O deputado federal Jorge Solla (PT-BA) manifestou forte oposição ao Projeto de Lei Antifacção, aprovado recentemente pela Câmara dos Deputados. Para o parlamentar, o texto representa um retrocesso nas políticas de enfrentamento ao crime organizado e favorece a impunidade de lideranças criminosas.

Em entrevista ao MundoBA, Solla afirmou que o projeto, relatado pelo deputado Guilherme Derrite (PP-SP), “enfraquece os órgãos de investigação e desmonta estruturas que vinham obtendo resultados expressivos no combate às facções”. Ele classificou a proposta como uma “nova versão da PEC da Bandidagem”, em referência à antiga PEC da Blindagem, rejeitada pelo Senado.

De acordo com o deputado, o PL reduz a capacidade de atuação da Polícia Federal, da Receita Federal e de outros órgãos de controle, dificultando o bloqueio e a apreensão de bens ligados a atividades criminosas. “O texto cria obstáculos para operações que vinham desarticulando redes financeiras do crime. É um golpe na inteligência e na eficiência das investigações”, criticou.

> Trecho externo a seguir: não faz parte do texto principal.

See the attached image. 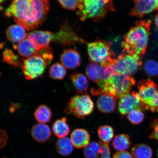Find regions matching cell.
<instances>
[{"label":"cell","instance_id":"277c9868","mask_svg":"<svg viewBox=\"0 0 158 158\" xmlns=\"http://www.w3.org/2000/svg\"><path fill=\"white\" fill-rule=\"evenodd\" d=\"M52 51L50 48L43 49L39 54L21 59L22 69L27 80L37 79L44 73L45 69L53 60Z\"/></svg>","mask_w":158,"mask_h":158},{"label":"cell","instance_id":"836d02e7","mask_svg":"<svg viewBox=\"0 0 158 158\" xmlns=\"http://www.w3.org/2000/svg\"><path fill=\"white\" fill-rule=\"evenodd\" d=\"M102 146V152L100 158H110V149L107 143L101 141L99 142Z\"/></svg>","mask_w":158,"mask_h":158},{"label":"cell","instance_id":"6da1fadb","mask_svg":"<svg viewBox=\"0 0 158 158\" xmlns=\"http://www.w3.org/2000/svg\"><path fill=\"white\" fill-rule=\"evenodd\" d=\"M49 9V0H13L5 15L28 31L43 23Z\"/></svg>","mask_w":158,"mask_h":158},{"label":"cell","instance_id":"7a4b0ae2","mask_svg":"<svg viewBox=\"0 0 158 158\" xmlns=\"http://www.w3.org/2000/svg\"><path fill=\"white\" fill-rule=\"evenodd\" d=\"M151 20L136 22L124 37L122 43L123 52L143 58L147 51L151 34Z\"/></svg>","mask_w":158,"mask_h":158},{"label":"cell","instance_id":"8fae6325","mask_svg":"<svg viewBox=\"0 0 158 158\" xmlns=\"http://www.w3.org/2000/svg\"><path fill=\"white\" fill-rule=\"evenodd\" d=\"M134 5L130 15L143 17L155 11H158V0H133Z\"/></svg>","mask_w":158,"mask_h":158},{"label":"cell","instance_id":"ba28073f","mask_svg":"<svg viewBox=\"0 0 158 158\" xmlns=\"http://www.w3.org/2000/svg\"><path fill=\"white\" fill-rule=\"evenodd\" d=\"M138 96L146 110L152 111L158 99V87L151 79H142L137 85Z\"/></svg>","mask_w":158,"mask_h":158},{"label":"cell","instance_id":"1f68e13d","mask_svg":"<svg viewBox=\"0 0 158 158\" xmlns=\"http://www.w3.org/2000/svg\"><path fill=\"white\" fill-rule=\"evenodd\" d=\"M127 118L132 124L137 125L143 121L145 115L142 110H135L128 114Z\"/></svg>","mask_w":158,"mask_h":158},{"label":"cell","instance_id":"7c38bea8","mask_svg":"<svg viewBox=\"0 0 158 158\" xmlns=\"http://www.w3.org/2000/svg\"><path fill=\"white\" fill-rule=\"evenodd\" d=\"M53 41L62 44L85 43L83 40L79 37L70 27H64L58 32L53 33Z\"/></svg>","mask_w":158,"mask_h":158},{"label":"cell","instance_id":"5b68a950","mask_svg":"<svg viewBox=\"0 0 158 158\" xmlns=\"http://www.w3.org/2000/svg\"><path fill=\"white\" fill-rule=\"evenodd\" d=\"M135 82V79L131 76L117 73L106 82L104 93L118 99L130 94Z\"/></svg>","mask_w":158,"mask_h":158},{"label":"cell","instance_id":"f546056e","mask_svg":"<svg viewBox=\"0 0 158 158\" xmlns=\"http://www.w3.org/2000/svg\"><path fill=\"white\" fill-rule=\"evenodd\" d=\"M66 68L59 63L53 64L49 69V76L55 80H62L66 76Z\"/></svg>","mask_w":158,"mask_h":158},{"label":"cell","instance_id":"5bb4252c","mask_svg":"<svg viewBox=\"0 0 158 158\" xmlns=\"http://www.w3.org/2000/svg\"><path fill=\"white\" fill-rule=\"evenodd\" d=\"M61 64L65 68L70 69H76L80 66L81 56L77 51L73 49H66L60 57Z\"/></svg>","mask_w":158,"mask_h":158},{"label":"cell","instance_id":"e575fe53","mask_svg":"<svg viewBox=\"0 0 158 158\" xmlns=\"http://www.w3.org/2000/svg\"><path fill=\"white\" fill-rule=\"evenodd\" d=\"M152 127L153 130L149 136L150 138L157 141L158 142V121L155 120L152 124Z\"/></svg>","mask_w":158,"mask_h":158},{"label":"cell","instance_id":"e0dca14e","mask_svg":"<svg viewBox=\"0 0 158 158\" xmlns=\"http://www.w3.org/2000/svg\"><path fill=\"white\" fill-rule=\"evenodd\" d=\"M70 139L75 147L81 149L85 148L89 143L90 135L86 130L77 128L72 132Z\"/></svg>","mask_w":158,"mask_h":158},{"label":"cell","instance_id":"cb8c5ba5","mask_svg":"<svg viewBox=\"0 0 158 158\" xmlns=\"http://www.w3.org/2000/svg\"><path fill=\"white\" fill-rule=\"evenodd\" d=\"M131 140L126 134H120L115 136L112 142L114 149L118 152L126 151L131 146Z\"/></svg>","mask_w":158,"mask_h":158},{"label":"cell","instance_id":"7402d4cb","mask_svg":"<svg viewBox=\"0 0 158 158\" xmlns=\"http://www.w3.org/2000/svg\"><path fill=\"white\" fill-rule=\"evenodd\" d=\"M133 158H152L153 152L151 147L145 144H137L132 148Z\"/></svg>","mask_w":158,"mask_h":158},{"label":"cell","instance_id":"8992f818","mask_svg":"<svg viewBox=\"0 0 158 158\" xmlns=\"http://www.w3.org/2000/svg\"><path fill=\"white\" fill-rule=\"evenodd\" d=\"M112 43L98 40L88 43V54L89 60L100 64L102 67L113 64L114 54L110 50Z\"/></svg>","mask_w":158,"mask_h":158},{"label":"cell","instance_id":"f1b7e54d","mask_svg":"<svg viewBox=\"0 0 158 158\" xmlns=\"http://www.w3.org/2000/svg\"><path fill=\"white\" fill-rule=\"evenodd\" d=\"M3 61L7 64L11 65L15 68L22 66L19 57L15 55L11 49H6L3 53Z\"/></svg>","mask_w":158,"mask_h":158},{"label":"cell","instance_id":"603a6c76","mask_svg":"<svg viewBox=\"0 0 158 158\" xmlns=\"http://www.w3.org/2000/svg\"><path fill=\"white\" fill-rule=\"evenodd\" d=\"M52 129L55 135L59 138L66 137L70 132L66 118L56 120L53 124Z\"/></svg>","mask_w":158,"mask_h":158},{"label":"cell","instance_id":"52a82bcc","mask_svg":"<svg viewBox=\"0 0 158 158\" xmlns=\"http://www.w3.org/2000/svg\"><path fill=\"white\" fill-rule=\"evenodd\" d=\"M94 104L87 94L76 95L67 103L64 111L67 114H73L75 117L84 119L92 113Z\"/></svg>","mask_w":158,"mask_h":158},{"label":"cell","instance_id":"d590c367","mask_svg":"<svg viewBox=\"0 0 158 158\" xmlns=\"http://www.w3.org/2000/svg\"><path fill=\"white\" fill-rule=\"evenodd\" d=\"M113 158H133L132 155L127 151H119L114 154Z\"/></svg>","mask_w":158,"mask_h":158},{"label":"cell","instance_id":"ac0fdd59","mask_svg":"<svg viewBox=\"0 0 158 158\" xmlns=\"http://www.w3.org/2000/svg\"><path fill=\"white\" fill-rule=\"evenodd\" d=\"M97 105L99 110L102 113H111L116 108L115 99L108 94H102L97 101Z\"/></svg>","mask_w":158,"mask_h":158},{"label":"cell","instance_id":"ffe728a7","mask_svg":"<svg viewBox=\"0 0 158 158\" xmlns=\"http://www.w3.org/2000/svg\"><path fill=\"white\" fill-rule=\"evenodd\" d=\"M70 80L72 86L77 93L83 94L87 91L89 84L87 78L84 74L74 73L71 75Z\"/></svg>","mask_w":158,"mask_h":158},{"label":"cell","instance_id":"74e56055","mask_svg":"<svg viewBox=\"0 0 158 158\" xmlns=\"http://www.w3.org/2000/svg\"><path fill=\"white\" fill-rule=\"evenodd\" d=\"M155 21L156 26L158 27V13L155 16Z\"/></svg>","mask_w":158,"mask_h":158},{"label":"cell","instance_id":"d6a6232c","mask_svg":"<svg viewBox=\"0 0 158 158\" xmlns=\"http://www.w3.org/2000/svg\"><path fill=\"white\" fill-rule=\"evenodd\" d=\"M64 8L70 10H77L83 0H57Z\"/></svg>","mask_w":158,"mask_h":158},{"label":"cell","instance_id":"8d00e7d4","mask_svg":"<svg viewBox=\"0 0 158 158\" xmlns=\"http://www.w3.org/2000/svg\"><path fill=\"white\" fill-rule=\"evenodd\" d=\"M8 137L6 132L4 130H1V148H3L6 145Z\"/></svg>","mask_w":158,"mask_h":158},{"label":"cell","instance_id":"9a60e30c","mask_svg":"<svg viewBox=\"0 0 158 158\" xmlns=\"http://www.w3.org/2000/svg\"><path fill=\"white\" fill-rule=\"evenodd\" d=\"M13 47L18 50L20 55L27 58L39 54L42 50L34 43L27 38L22 41L18 45H14Z\"/></svg>","mask_w":158,"mask_h":158},{"label":"cell","instance_id":"d4e9b609","mask_svg":"<svg viewBox=\"0 0 158 158\" xmlns=\"http://www.w3.org/2000/svg\"><path fill=\"white\" fill-rule=\"evenodd\" d=\"M34 116L35 119L39 123L45 124L50 121L52 113L48 106L41 105L35 110Z\"/></svg>","mask_w":158,"mask_h":158},{"label":"cell","instance_id":"9c48e42d","mask_svg":"<svg viewBox=\"0 0 158 158\" xmlns=\"http://www.w3.org/2000/svg\"><path fill=\"white\" fill-rule=\"evenodd\" d=\"M143 58L135 55L123 52L114 59L113 65L118 73L131 76L135 74L142 64Z\"/></svg>","mask_w":158,"mask_h":158},{"label":"cell","instance_id":"3957f363","mask_svg":"<svg viewBox=\"0 0 158 158\" xmlns=\"http://www.w3.org/2000/svg\"><path fill=\"white\" fill-rule=\"evenodd\" d=\"M115 10L112 0H83L77 14L81 21H97Z\"/></svg>","mask_w":158,"mask_h":158},{"label":"cell","instance_id":"2e32d148","mask_svg":"<svg viewBox=\"0 0 158 158\" xmlns=\"http://www.w3.org/2000/svg\"><path fill=\"white\" fill-rule=\"evenodd\" d=\"M32 138L39 143H44L50 139L51 131L50 127L44 123H38L33 126L31 130Z\"/></svg>","mask_w":158,"mask_h":158},{"label":"cell","instance_id":"d6986e66","mask_svg":"<svg viewBox=\"0 0 158 158\" xmlns=\"http://www.w3.org/2000/svg\"><path fill=\"white\" fill-rule=\"evenodd\" d=\"M7 38L10 41L17 44L27 38V35L24 27L19 24L10 26L6 31Z\"/></svg>","mask_w":158,"mask_h":158},{"label":"cell","instance_id":"484cf974","mask_svg":"<svg viewBox=\"0 0 158 158\" xmlns=\"http://www.w3.org/2000/svg\"><path fill=\"white\" fill-rule=\"evenodd\" d=\"M102 71V68L100 65L93 63L88 64L85 69L87 76L97 84L99 82Z\"/></svg>","mask_w":158,"mask_h":158},{"label":"cell","instance_id":"83f0119b","mask_svg":"<svg viewBox=\"0 0 158 158\" xmlns=\"http://www.w3.org/2000/svg\"><path fill=\"white\" fill-rule=\"evenodd\" d=\"M98 133L101 141L107 143L111 141L114 135L113 128L109 125L99 126L98 128Z\"/></svg>","mask_w":158,"mask_h":158},{"label":"cell","instance_id":"f35d334b","mask_svg":"<svg viewBox=\"0 0 158 158\" xmlns=\"http://www.w3.org/2000/svg\"><path fill=\"white\" fill-rule=\"evenodd\" d=\"M6 0H0V2H1V4L3 3Z\"/></svg>","mask_w":158,"mask_h":158},{"label":"cell","instance_id":"44dd1931","mask_svg":"<svg viewBox=\"0 0 158 158\" xmlns=\"http://www.w3.org/2000/svg\"><path fill=\"white\" fill-rule=\"evenodd\" d=\"M73 145L70 139L67 137L59 138L56 142L55 147L57 152L61 156H67L73 151Z\"/></svg>","mask_w":158,"mask_h":158},{"label":"cell","instance_id":"4fadbf2b","mask_svg":"<svg viewBox=\"0 0 158 158\" xmlns=\"http://www.w3.org/2000/svg\"><path fill=\"white\" fill-rule=\"evenodd\" d=\"M53 33L48 31H36L28 33L27 38L41 49L50 48L49 44L53 40Z\"/></svg>","mask_w":158,"mask_h":158},{"label":"cell","instance_id":"4dcf8cb0","mask_svg":"<svg viewBox=\"0 0 158 158\" xmlns=\"http://www.w3.org/2000/svg\"><path fill=\"white\" fill-rule=\"evenodd\" d=\"M143 69L148 76L155 77L158 75V64L155 60H148L144 64Z\"/></svg>","mask_w":158,"mask_h":158},{"label":"cell","instance_id":"30bf717a","mask_svg":"<svg viewBox=\"0 0 158 158\" xmlns=\"http://www.w3.org/2000/svg\"><path fill=\"white\" fill-rule=\"evenodd\" d=\"M118 110L120 114L125 115L135 110L142 111L147 110L138 96V93L135 91L122 97L120 99L118 104Z\"/></svg>","mask_w":158,"mask_h":158},{"label":"cell","instance_id":"4316f807","mask_svg":"<svg viewBox=\"0 0 158 158\" xmlns=\"http://www.w3.org/2000/svg\"><path fill=\"white\" fill-rule=\"evenodd\" d=\"M102 149L99 143L92 142L85 148L83 151L86 158H98L101 155Z\"/></svg>","mask_w":158,"mask_h":158}]
</instances>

Solla também questionou a condução política da proposta e a escolha do relator. Segundo ele, o projeto original tinha como objetivo fortalecer o combate às facções, mas foi alterado para atender a interesses contrários à segurança pública. “Transformaram uma iniciativa de enfrentamento em um instrumento de proteção aos chefes do crime”, afirmou.

O parlamentar defende que o foco do combate ao crime deve estar no rastreamento do dinheiro e na interrupção das fontes de financiamento das organizações criminosas. “Não é prendendo o pequeno traficante que se vence essa guerra. É preciso atingir o patrimônio e as estruturas financeiras que sustentam o crime”, destacou.

Solla espera que o Senado Federal rejeite o texto e que a sociedade se mobilize contra o avanço da proposta. “Esse projeto não fortalece o Estado, ele o enfraquece. É preciso reagir antes que o país retroceda no combate ao crime organizado”, concluiu.